Exercise data ▸
• • • •

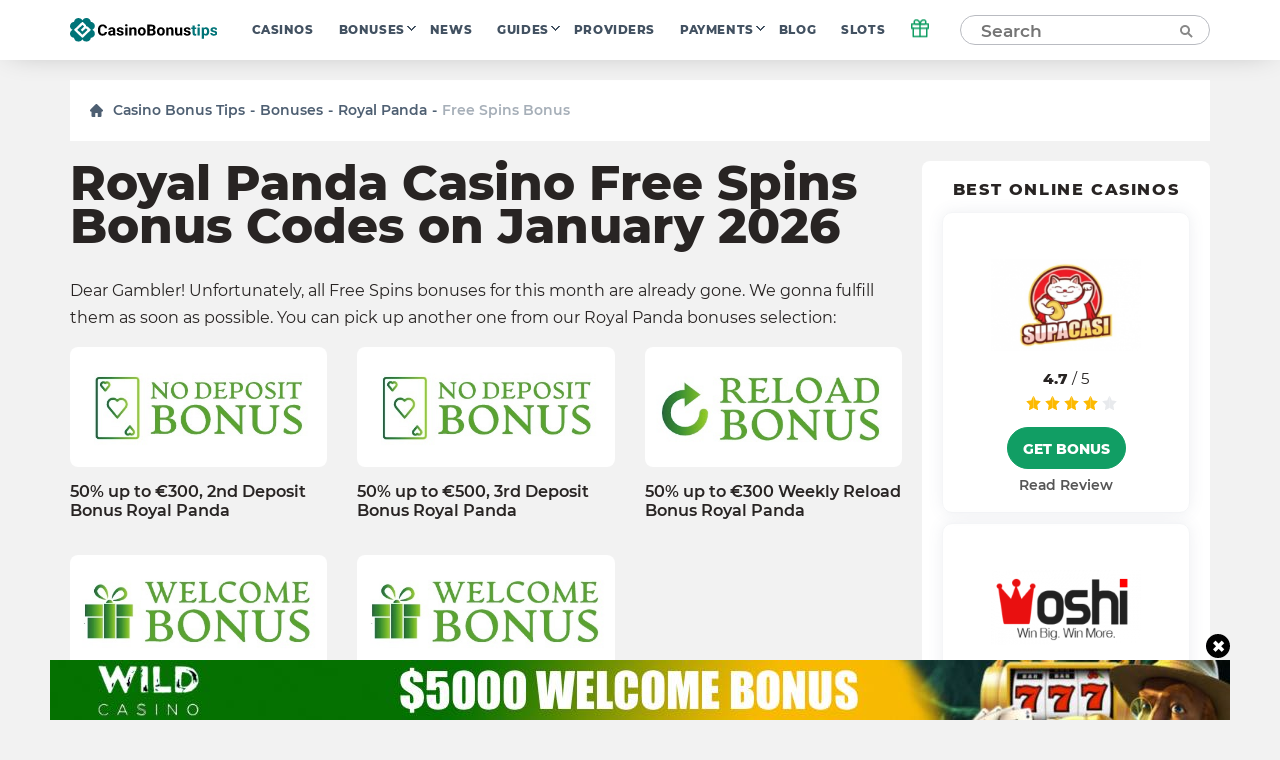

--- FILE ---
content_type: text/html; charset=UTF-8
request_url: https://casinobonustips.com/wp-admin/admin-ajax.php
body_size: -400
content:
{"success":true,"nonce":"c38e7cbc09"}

• • • •

The problem ▸ Exclude every image and return the material above exactly.

Your response ▸
--- FILE ---
content_type: text/html; charset=UTF-8
request_url: https://casinobonustips.com/wp-admin/admin-ajax.php
body_size: -400
content:
{"success":true,"nonce":"c38e7cbc09"}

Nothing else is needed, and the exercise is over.